For sports lovers, the145-acre Renaissance Park in West Charlotte holds some of the best facilities around. With moderate elevation changes and several tight twists, pumping legs work hard to propel knobby tires through 6-plus miles of shady mountain bike trails. Disc golfers hope to avoid trees on the monster 18-hole championship-level disc golf course. Thirteen recently resurfaced tennis facilities and five well-lit softball fields show off swings on the diamond and the court. Nine sand volleyball courts and four soccer fields round out the impressive menu of activities at Renaissance. To refuel after a rousing game of tennis or sprints around the bases, visit one of the two concession stands on-site.
Best for a play date:
Park Road Park
6220 Park Rd
Pack up the brood and unleash a day’s worth of pent-up 3rd grade energy on the sunny playground at Park Road Park. From swinging to jumping, climbing and sliding, every important verb in a kid’s vocabulary can be expressed on an impressive array of structures. For added safety, tiny tots have their own area with easier to manage slides, swings and climbing ramps. A ship-themed rope bridge, a caterpillar jungle gym and a large sandbox appeals to little tykes and kids-at-heart alike. Bigger kids will enjoy the outdoor basketball courts, tennis and softball complexes. When playtime is over, bring the energy level back down to inside levels with a soothing stroll around the 4-acre lake and walking trail.

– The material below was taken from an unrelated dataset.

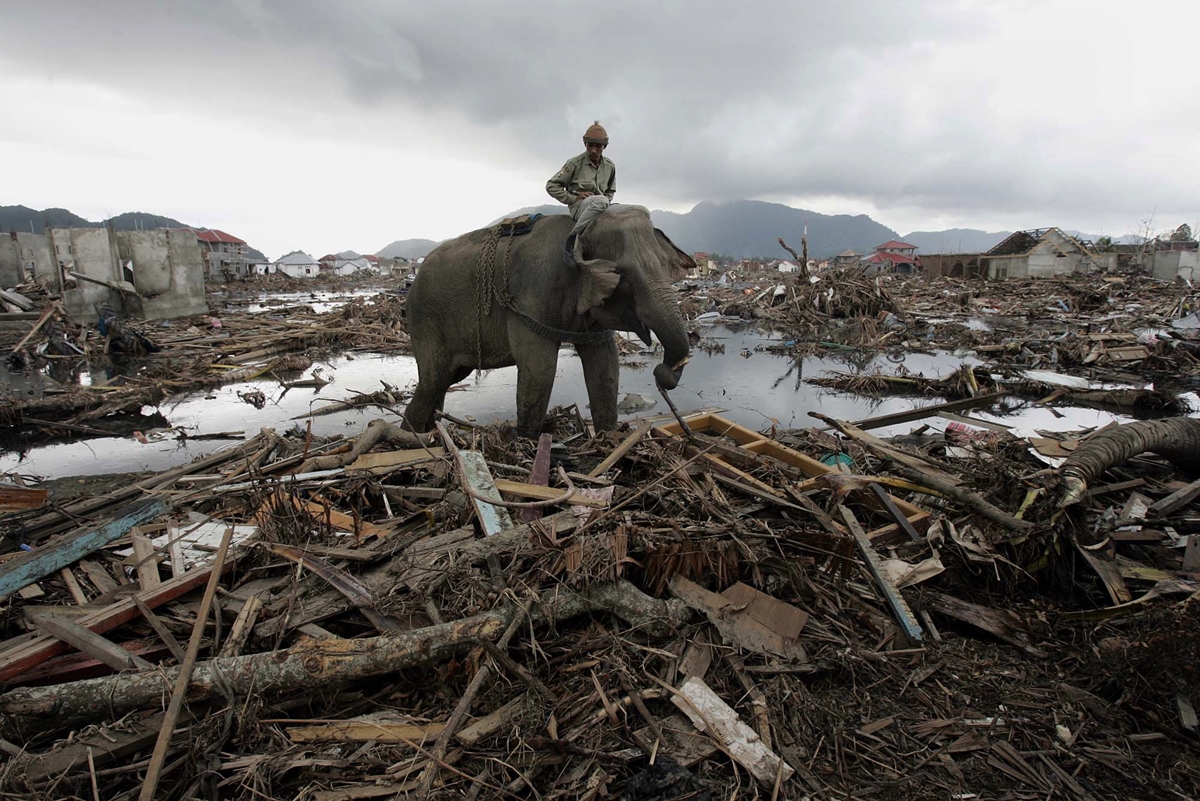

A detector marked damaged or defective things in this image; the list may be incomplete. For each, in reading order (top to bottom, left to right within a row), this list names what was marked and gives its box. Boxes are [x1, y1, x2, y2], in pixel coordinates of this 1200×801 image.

damaged building [4, 226, 208, 321]
damaged building [974, 226, 1113, 280]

Best for a daylong adventure:
Latta Nature Preserve
6211 Sample Rd.
You’ll want to start early and pack a lunch if you hope to experience everything housed within Mecklenburg’s largest nature preserve. Begin your day with a walk through the forests that veil Latta’s 16-mile trail system. Then visit some of the coolest airborne predators on the planet at the Carolina Raptor Center. After a picnic lunch, launch your kayak and explore the serene coves of the protected shoreline of Mountain Island Lake. Next, visit the Historic Latta Plantation for an up-close look at what life was like in the early 1800s. As the sun sinks low behind the lake, finish your adventure angling for catfish, bluegill and largemouth bass from the abundant shores of the peninsula that Latta inhabits.

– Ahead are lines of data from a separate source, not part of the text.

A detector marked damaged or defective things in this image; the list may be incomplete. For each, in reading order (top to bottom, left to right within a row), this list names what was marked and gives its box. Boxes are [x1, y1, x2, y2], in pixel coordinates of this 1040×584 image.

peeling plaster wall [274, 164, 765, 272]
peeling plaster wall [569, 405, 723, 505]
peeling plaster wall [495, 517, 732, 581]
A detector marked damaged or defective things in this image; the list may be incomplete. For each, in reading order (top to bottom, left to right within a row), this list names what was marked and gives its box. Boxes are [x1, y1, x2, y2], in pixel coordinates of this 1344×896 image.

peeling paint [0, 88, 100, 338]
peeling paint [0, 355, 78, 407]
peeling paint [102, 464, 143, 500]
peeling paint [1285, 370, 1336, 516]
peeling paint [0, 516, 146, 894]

Best for watching the seasons change:
McDowell Nature Center and Preserve
15222 York Rd.
In early spring at McDowell Nature Preserve, before the deciduous forest wakes from its winter rest, a brilliant collection of fleeting wildflowers bloom ever so briefly, soaking up the unbound sunlight that comes from longer days. As spring wanes and temperatures rise, thick foliage fills the treetops, mercifully protecting hikers from the harshest of summer’s heat. When sunset once again trends earlier, the leafy ceiling of oaks and pines at McDowell exchange their harmonious hues of green for the multicolor coating of deep reds, bright oranges and show-stopping yellows that accompany autumn. Immersing yourself in the ever-changing colors of each season at McDowell is something every Charlotte hiker should experience.
Best for taking a dip:
Ramsey Creek Park
18441 Nantz Rd.
Ramsey Creek Park in northeast Mecklenburg County has long been known for its convenient boating access to Lake Norman. But beginning on Memorial Day, the 43-plus-acre waterfront park will offer a more personal way to enjoy the Charlotte area’s largest lake. A new half-acre sandy beach will provide a 4.5-foot deep public swimming area in the lake and will represent Mecklenburg County’s first swimming beach at a county-run park since the 1970s. It will be staffed by lifeguards dawn to dusk from Memorial Day until Labor Day or later. The much-anticipated beach joins Ramsey’s recently redesigned playground, wooded walking trails, fishing pier, boat-launching area, docks and a 3-acre dog park.
This article ran in the May 2016 issue of Happenings Magazine.